论文标题
提示:高效零和少量概括的超网络指令调整
HINT: Hypernetwork Instruction Tuning for Efficient Zero- & Few-Shot Generalisation
论文作者
论文摘要
最近的NLP模型表明,仅使用自然语言指导作为指导,有效地将“零击”有效地概括为新任务的非凡能力。但是,由于每个输入示例串联延长冗长的说明,因此许多这些方法遭受了高计算成本的影响,从而导致了指令的昂贵重新处理。为了避免这种情况,我们介绍了HyperNetworks以进行指导调整(提示),该工具将任务说明和示例转换为使用预审计的文本编码器插入基础模型的参数有效模块,从而消除了在模型输入中包含说明的需求。提示中的超网络还产生了一个编码的指令,在解码过程中,我们将其与编码输入相连,以进一步提高性能。在控制计算时,提示模型的表现优于强大的最新基准(以拖鞋的测量)。通过将指令转换为模块,提示模型可以有效地忽略指令的长度,而在计算用法方面进行了很少的示例输入。结果,提示可以通过合并其他几杆数据来提高其性能高达25%,同时仅利用多达5%的计算。这结合了参数有效的微调和内在学习的优势。

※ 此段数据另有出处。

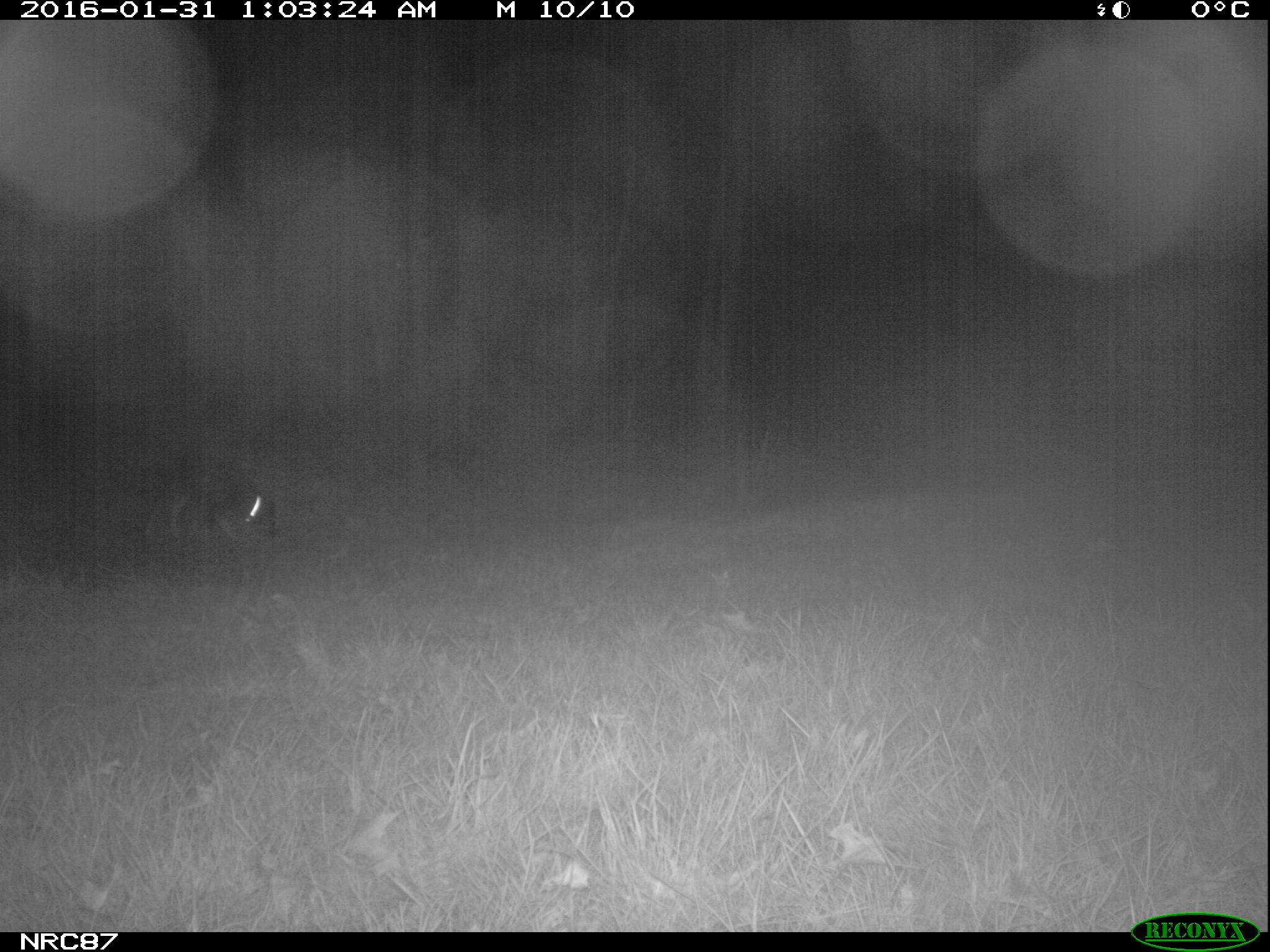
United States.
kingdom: Animalia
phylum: Chordata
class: Mammalia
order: Carnivora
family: Canidae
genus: Canis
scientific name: Canis familiaris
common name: domestic dog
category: Dog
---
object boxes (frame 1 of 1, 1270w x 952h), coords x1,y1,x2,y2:
Dog: 112,454,291,557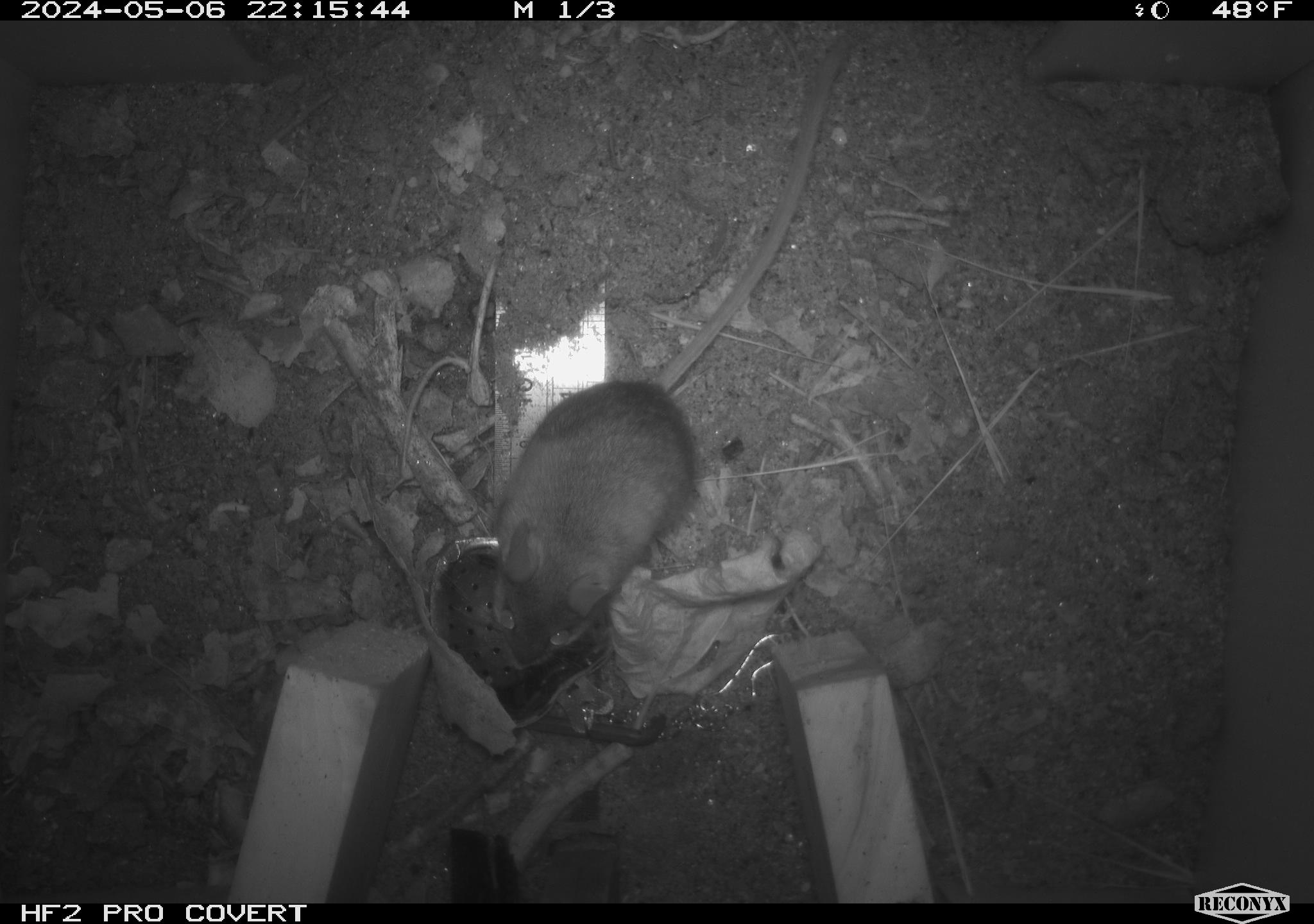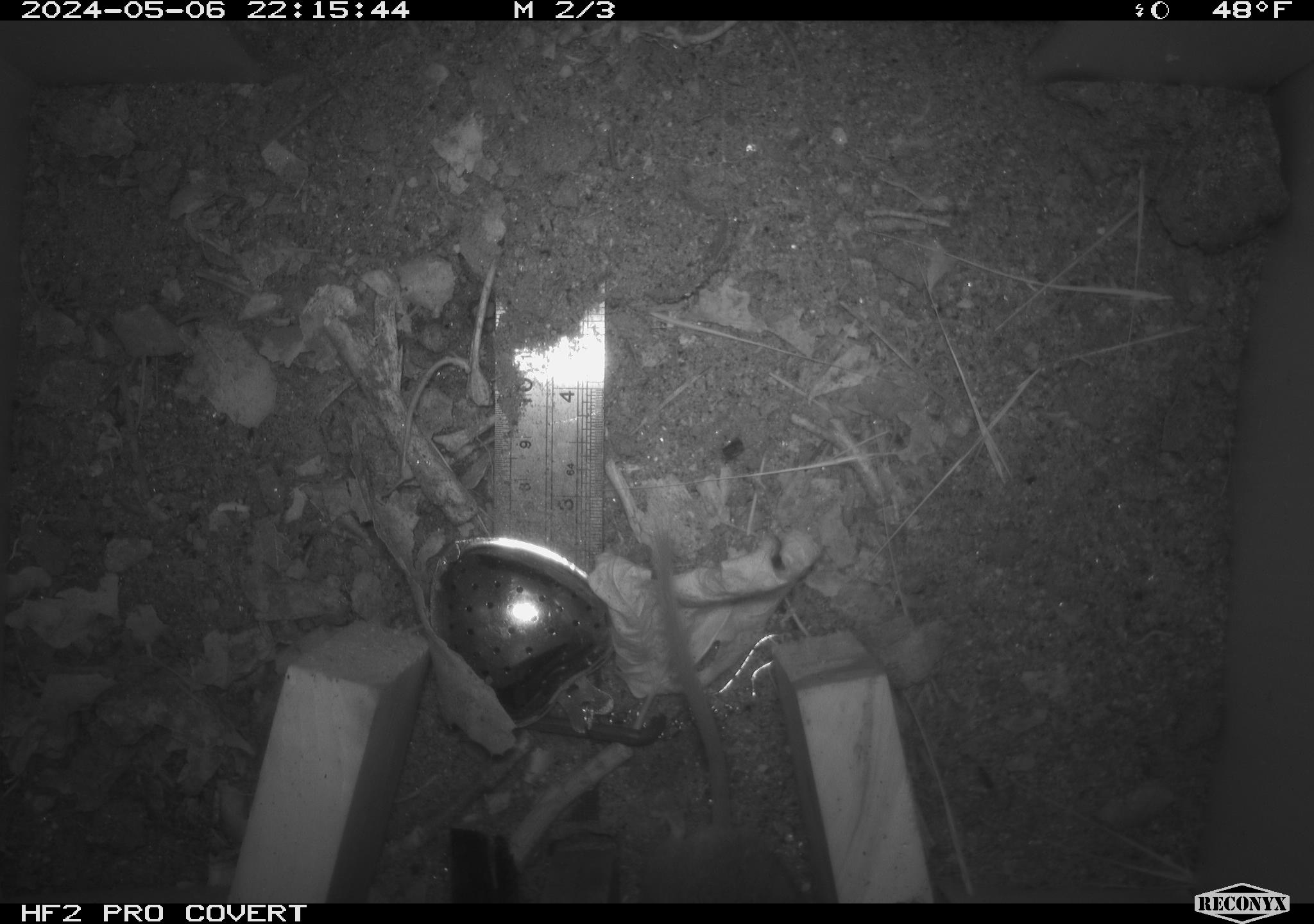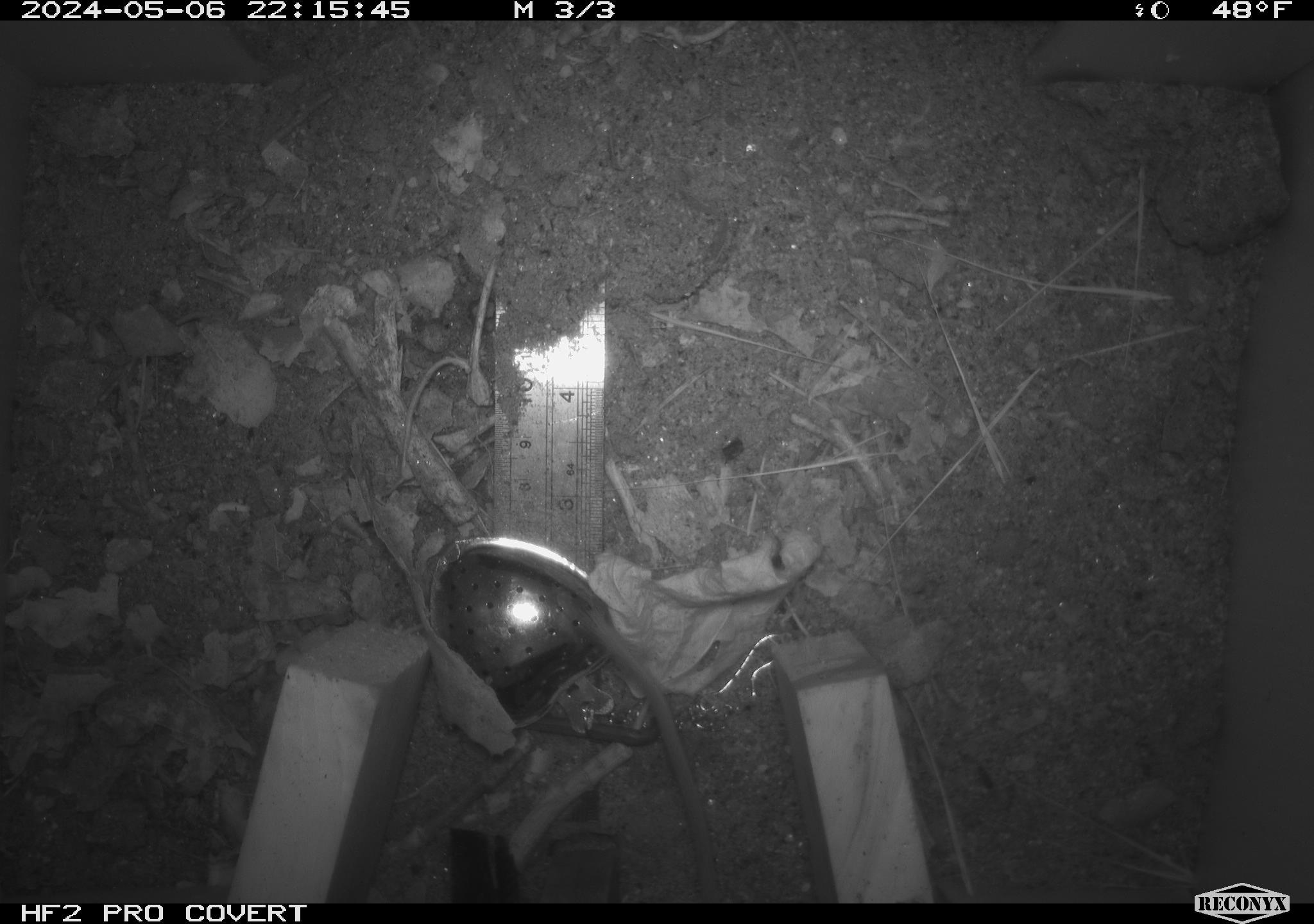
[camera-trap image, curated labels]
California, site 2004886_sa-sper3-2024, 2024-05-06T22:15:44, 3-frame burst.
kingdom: Animalia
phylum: Chordata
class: Mammalia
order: Rodentia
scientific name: Rodentia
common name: mouse species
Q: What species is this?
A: Mouse species (Rodentia).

Recent NLP models have shown the remarkable ability to effectively generalise `zero-shot' to new tasks using only natural language instructions as guidance. However, many of these approaches suffer from high computational costs due to their reliance on concatenating lengthy instructions with every input example, resulting in costly reprocessing of the instruction. To avoid this, we introduce Hypernetworks for INstruction Tuning (HINT), which convert task instructions and examples into parameter-efficient modules inserted into an underlying model using a pretrained text encoder, eliminating the need to include instructions in the model input. The hypernetwork in HINT also produces an encoded instruction, which we concatenate with encoded inputs during decoding to further improve performance. HINT models outperform strong state-of-the-art baselines by over 10% when controlling for compute (measured in FLOPs). By converting instructions into modules, HINT models can effectively disregard the length of instructions and few-shot example inputs in terms of compute usage. As a result, HINT can enhance its performance by up to 25% by incorporating additional few-shot data, while utilizing only up to 5% more compute. This combines the strengths of parameter-efficient fine-tuning and in-context learning.